### Requirement
Please render the records as a JSON list of strings, one string per line, starting with the line that contains "Place these objects" and going on through the line that contains "3. point (335, 434)". Leave out any blank lines.

── Available data

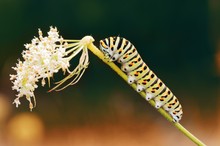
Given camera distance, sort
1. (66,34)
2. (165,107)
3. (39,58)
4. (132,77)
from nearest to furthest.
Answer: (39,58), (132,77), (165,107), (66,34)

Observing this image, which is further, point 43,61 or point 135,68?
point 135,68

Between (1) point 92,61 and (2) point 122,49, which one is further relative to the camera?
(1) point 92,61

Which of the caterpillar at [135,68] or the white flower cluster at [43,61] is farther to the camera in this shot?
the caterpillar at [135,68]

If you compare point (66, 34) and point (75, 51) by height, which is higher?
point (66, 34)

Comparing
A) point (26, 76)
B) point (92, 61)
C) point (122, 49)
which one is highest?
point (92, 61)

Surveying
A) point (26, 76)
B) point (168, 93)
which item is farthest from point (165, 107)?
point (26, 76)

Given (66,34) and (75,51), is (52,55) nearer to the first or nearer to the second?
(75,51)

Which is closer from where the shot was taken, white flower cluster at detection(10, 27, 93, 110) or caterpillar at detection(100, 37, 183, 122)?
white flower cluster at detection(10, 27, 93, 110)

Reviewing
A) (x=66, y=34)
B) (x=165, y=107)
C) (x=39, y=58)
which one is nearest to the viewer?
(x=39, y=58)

────
── Available data

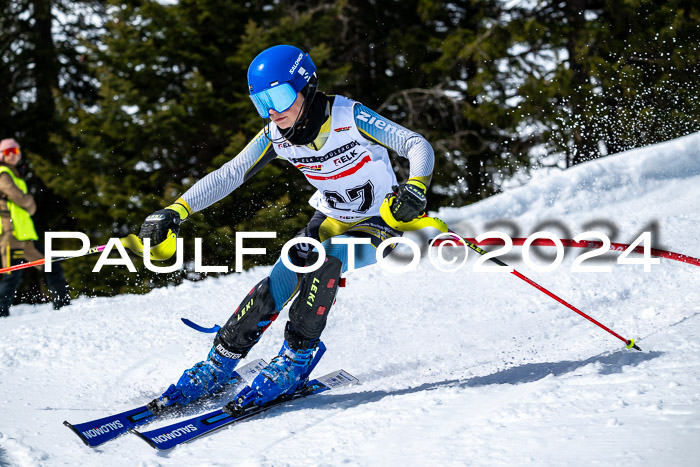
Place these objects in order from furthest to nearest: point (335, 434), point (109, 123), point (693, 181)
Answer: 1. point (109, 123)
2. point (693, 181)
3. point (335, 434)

────

### Exercise answer
[
  "Place these objects in order from furthest to nearest: point (335, 434), point (109, 123), point (693, 181)",
  "Answer: 1. point (109, 123)",
  "2. point (693, 181)",
  "3. point (335, 434)"
]